Temporary changes to Statutory Residence Test

The Statutory Resident Test (SRT) rules can be used to determine if someone is resident in the UK for tax purposes. These rules are especially important in cases where an expat or non-dom stays for more than a certain number of days in the UK. Depending on certain pre-defined tests, non-residents can spend between 16 to 183 days in the UK each tax year before they have to start paying UK tax.

In an update to the exceptional circumstances rules for claiming the SRT, HMRC accepts that the Coronavirus (COVID-19) pandemic may impact a person's ability to move freely, to and from the UK or require someone to remain unexpectedly in the UK.

The revised guidance states that if you:

  • are quarantined or advised by a health professional or public health guidance to self-isolate in the UK as a result of the virus
  • find yourself advised by official Government advice not to travel from the UK as a result of the virus
  • are unable to leave the UK as a result of the closure of international borders, or
  • are asked by your employer to return to the UK temporarily as a result of the virus

the circumstances are considered as exceptional.

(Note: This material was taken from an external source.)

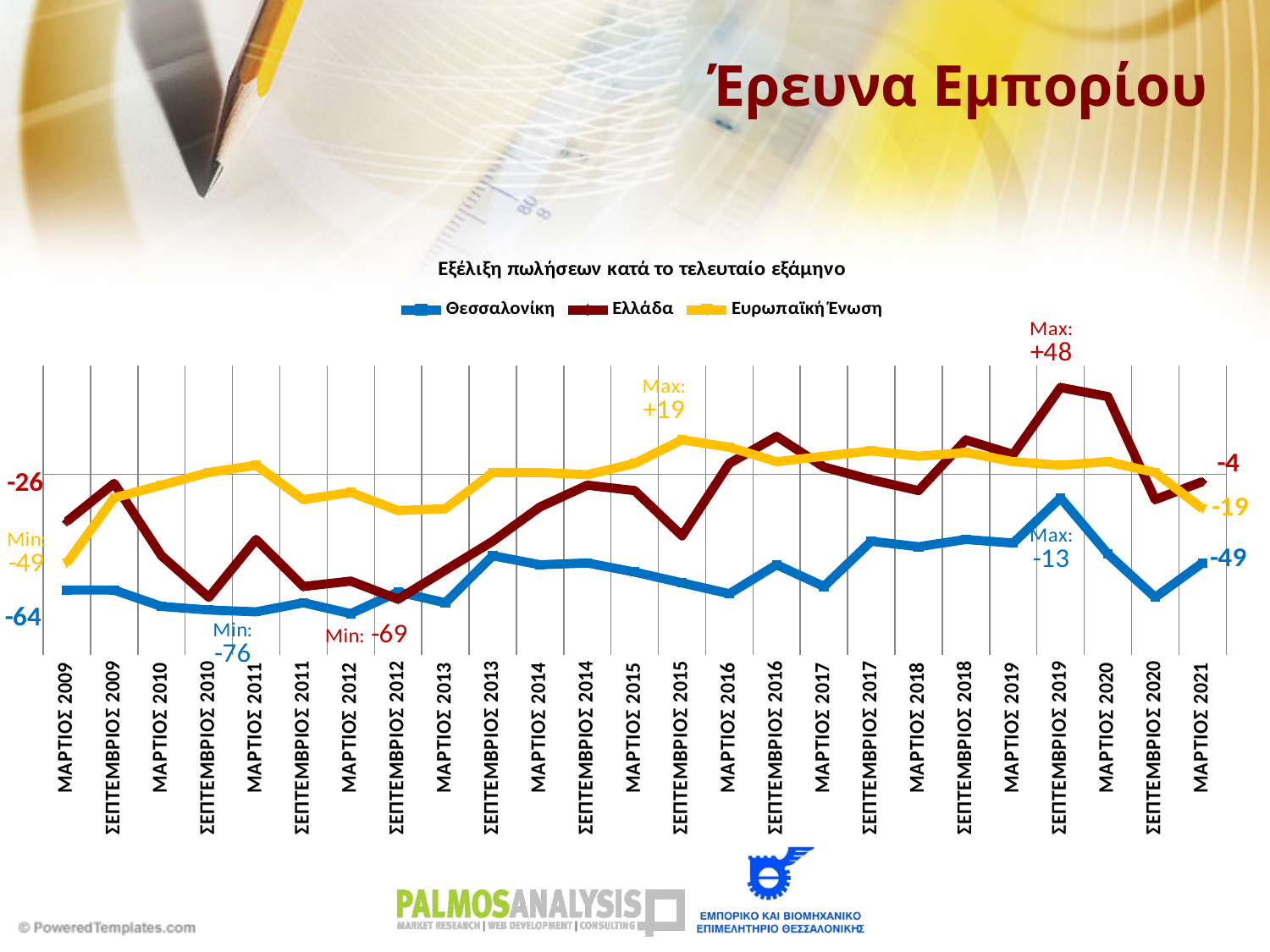
What is the value for Ελλάδα at ΜΑΡΤΙΟΣ 2021? -4 What is the maximum value labelled for the Ελλάδα series? +48 Which series is drawn in yellow? Ευρωπαϊκή Ένωση What is the minimum value labelled for the Θεσσαλονίκη series? -76 How many series does the legend list? 3 What is the title of the chart? Εξέλιξη πωλήσεων κατά το τελευταίο εξάμηνο What is the value for Ευρωπαϊκή Ένωση at ΜΑΡΤΙΟΣ 2021? -19 What is the difference between the labelled maximum of Ελλάδα (+48) and the labelled maximum of Ευρωπαϊκή Ένωση (+19)? 29 How many time points are plotted along the x axis? 25 What kind of chart is shown on the slide? Line chart What is the value for Θεσσαλονίκη at ΜΑΡΤΙΟΣ 2009? -64 At ΜΑΡΤΙΟΣ 2021, which series has the higher value, Ελλάδα or Θεσσαλονίκη? Ελλάδα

HM Treasury has also issued a letter confirming they will amend the SRT to ensure that any period(s) between 1 March and 1 June 2020 spent in the UK by individuals working on COVID-19 related activities will not count towards the residence tests.

Tax if you work abroad

If you are leaving the UK to work abroad for at least one year (or permanently), there is a requirement to notify HMRC. This is done using a P85 form which should be completed and submitted to HMRC. You will also be required to submit a Self-Assessment tax return if you usually complete one, for example, if you are self-employed.

The completion of the P85 form will also ensure you can claim any tax refund you are entitled to and will also help HMRC decide how you should be treated for the purposes of UK tax. 

The P85 form can be found on the GOV.UK website. There is an online form available as well as a postal form. Your liability to Income Tax will depend on whether you are resident and / or ordinarily resident and / or domiciled in the UK. 

It is also important to consider the National Insurance (NI) implications of working abroad. In some cases, it can be beneficial to continue paying NI contributions whilst abroad as this should help you secure state pension credits.

What is domicile?

Domicile is a general legal concept which in basic terms is taken to mean the country where you permanently belong. However, determining domicile status can be complex. In fact, HMRC guidance states that domicile cannot be defined precisely, but the concept rests on various basic principles.

  • Every individual must have a domicile at all times. The law ascribes a domicile to those individuals it regards as lacking capacity to choose one.
  • An individual cannot have more than one domicile at the same time for the same purpose.
  • An existing domicile is presumed to continue until it is proven that a new domicile has been acquired.

Your first domicile, known as a domicile of origin, is based on that of your parents, usually your father. Your domicile will only change if you acquire a new domicile of choice. To do this, you usually have to move to another country and establish a permanent intention to remain there.

Although domicile can change, there is generally a presumption in favour of the continuation of an existing domicile. To change a domicile, lots of factors are taken into account for example, the location family, property and business interests. This issues that need to be considered are one of the primary reasons that many of these complex cases end up with the courts having to determine the issue.

It is also possible in certain circumstances for an individual to have two domiciles although this is unusual. There is also a concept in the UK of deemed domicile – under new rules introduced from 6 April 2017, any person who has been resident in the UK for more than 15 of the previous 20 years will be deemed to be domiciled in the UK for tax purposes.